**Required work:**
[1] In the article on the San Francisco soda tax, why don't the public relations firms hired by the beverage association have to register as lobbyists? Answer in one to three sentences.
[2] Carry on the article about the San Francisco soda tax from its last sentence.

**Text extract:**
* Start *
Big soda industry players including Pepsico and Coca Cola spent at least $2.5 million two years ago to defeat Richmond’s sugary beverage tax initiative, which lost in a landslide. Richmond’s ballot measure to tax sodas and curb obesity drowned in a sweet, carbonated tide of money.
Now, San Francisco has its own struggle with sugar and the industry that pushes it, and proponents of the measure intend for the city to be ground zero for a national movement.
“If we can pass this ballot initiative in November,” Sup. Eric Mar said in a hearing last week, “San Francisco would be the first to challenge the big soda companies, their lobbyists, and their front groups.”
San Franciscans may never find out how much money the American Beverage Association is spending on those front groups to defeat the local sugary beverage tax. The Board of Supervisors narrowly passed the measure Tuesday, which will soon trigger campaign finance laws.
But that will require disclosure of money spent in the future, and may not be retroactive. The Fair Political Practice Commission requires campaign funding prior to filing periods be disclosed, but it’s an open question whether the ABA will ever disclose how much money it spent from January until now.
The soda industry hired a small army of high-profile public relations firms to fight the tax measure since January. But the San Francisco Ethics Commission says some PR firms’ actions may be legally construed as grassroots organizing, not campaign spending that is subject to disclosure laws.
The Associated Press gives an overview of SF’s proposed soda tax.
Additionally, public relations firms hired by the beverage association don’t have to register as lobbyists since they’re not directly contacting politicians.
The ABA contracted at least three firms to fight the sugary beverage tax: BMWL and Partners, Rodriguez Strategies, and Alza Strategies. The beverage association promised BMWL payment of $22,500 for the first and second quarters of 2014 for their work opposing the soda tax, according to Ethics Commission filings.
But Rodriguez Strategies and Alza Strategies payments are harder to track. Rodriguez Strategies, based in Southern California, fought against a state measure to fix warning labels on soda at the behest of the ABA, but there’s no way to trace the PR firm’s funding related to the San Francisco soda tax, yet.
* End *
**Given entries:**
* Start *
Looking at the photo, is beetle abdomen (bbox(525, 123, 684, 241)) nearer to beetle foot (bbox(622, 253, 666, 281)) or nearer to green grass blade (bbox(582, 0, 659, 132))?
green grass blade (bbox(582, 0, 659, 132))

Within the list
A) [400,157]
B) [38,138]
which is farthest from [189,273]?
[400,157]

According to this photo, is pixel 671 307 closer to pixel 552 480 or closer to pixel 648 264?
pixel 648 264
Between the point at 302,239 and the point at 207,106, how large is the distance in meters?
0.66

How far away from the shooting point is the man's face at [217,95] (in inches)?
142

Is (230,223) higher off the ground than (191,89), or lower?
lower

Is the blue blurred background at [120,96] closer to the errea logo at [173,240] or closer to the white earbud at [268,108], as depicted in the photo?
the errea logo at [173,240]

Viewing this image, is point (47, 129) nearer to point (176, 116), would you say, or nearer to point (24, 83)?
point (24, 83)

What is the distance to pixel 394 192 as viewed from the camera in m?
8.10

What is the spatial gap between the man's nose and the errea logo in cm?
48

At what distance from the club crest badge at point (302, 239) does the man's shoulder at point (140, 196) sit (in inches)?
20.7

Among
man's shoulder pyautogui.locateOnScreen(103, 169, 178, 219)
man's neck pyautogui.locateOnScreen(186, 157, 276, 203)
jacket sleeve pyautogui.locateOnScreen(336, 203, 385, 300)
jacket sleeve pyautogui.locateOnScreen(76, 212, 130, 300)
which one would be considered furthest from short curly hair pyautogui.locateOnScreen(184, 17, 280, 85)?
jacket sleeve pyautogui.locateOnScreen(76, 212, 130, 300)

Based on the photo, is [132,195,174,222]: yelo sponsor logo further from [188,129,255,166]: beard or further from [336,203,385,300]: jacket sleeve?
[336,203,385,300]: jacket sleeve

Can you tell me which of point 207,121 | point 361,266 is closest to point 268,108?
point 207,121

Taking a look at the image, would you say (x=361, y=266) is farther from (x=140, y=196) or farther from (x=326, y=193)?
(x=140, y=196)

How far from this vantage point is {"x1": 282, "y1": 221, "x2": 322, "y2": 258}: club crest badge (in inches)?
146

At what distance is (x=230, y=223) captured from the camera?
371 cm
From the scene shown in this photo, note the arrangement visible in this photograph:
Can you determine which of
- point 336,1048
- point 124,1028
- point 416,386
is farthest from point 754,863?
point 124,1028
* End *
**Task results:**
[1] They don't have to register as lobbyists because they aren't directly contacting politicians.

[2]
The first time we met a Rodriguez Strategies consultant was at a soda tax hearing in April. The Board of Supervisors chamber was filled to the brim with opponents wearing red T-shirts. The Guardian watched as BMWL and Partners employees handed out red shirts emblazoned with the slogan “STOP Unfair Beverage Taxes,” but they weren’t alone. In the corner was a slickly dressed woman handing out talking points to the opposition. She identified herself as Jessica Borek, a consultant with Rodriguez Strategies.
“I would just go and look at the filings online, it should all be in accordance with the law,” she told us, in a phone interview. “That was the first event I was at. All the information on what we do is at RodriguezStrategies.com.”
We asked her how much the ABA paid the firm. “You can go onto the website and see the extent of our work with that,” she said. But the information isn’t there, because legally it doesn’t have to be.
The same black hole of campaign finance information is true of Alza Strategies. Roger Salazar, the firm’s president, told us he mainly coordinates interviews for media, helping them reach out to opposition to the beverage tax.
“We don’t engage in direct lobbying efforts,” he said. When we asked him if he’d disclose how much the ABA is paying him, he declined. “Wouldn’t Maggie say the same thing?” he said, referring to Maggie Muir, who runs the Choose Health SF campaign in favor of the soda tax. Actually, Maggie did disclose her funding.
Jessica Borek, a consultant for Rodriguez Strategies, sitting next to a “Stop the Unfair Beverage Tax” supporter at City Hall, in April. Photo by Joe Fitzgerald Rodriguez.
From January to March of this year, records show the pro-soda tax campaign received $48,000 in contributions. But Muir estimates that’s a fraction of what the beverage industry spent.
“It flies against the spirit of the law to not know who pays for all this,” she said. Muir estimates the ABA spent at least $400,000 in San Francisco against the sugary beverage tax so far. She would know, as she used to work for BMWL and Partners, but left the firm around 2002, she told us.
Her estimate of the ABA’s spending so far is: $134,000 on direct mailers, $64,000 on paid calls, $25,000 on Facebook ads, $45,000 on online ads, $90,000 on paid organizers, and $90,000 on consultant fees.
But Muir was not aware that Rodriguez Strategies and Alza Strategies were also working for ABA in San Francisco, causing her estimate to rise.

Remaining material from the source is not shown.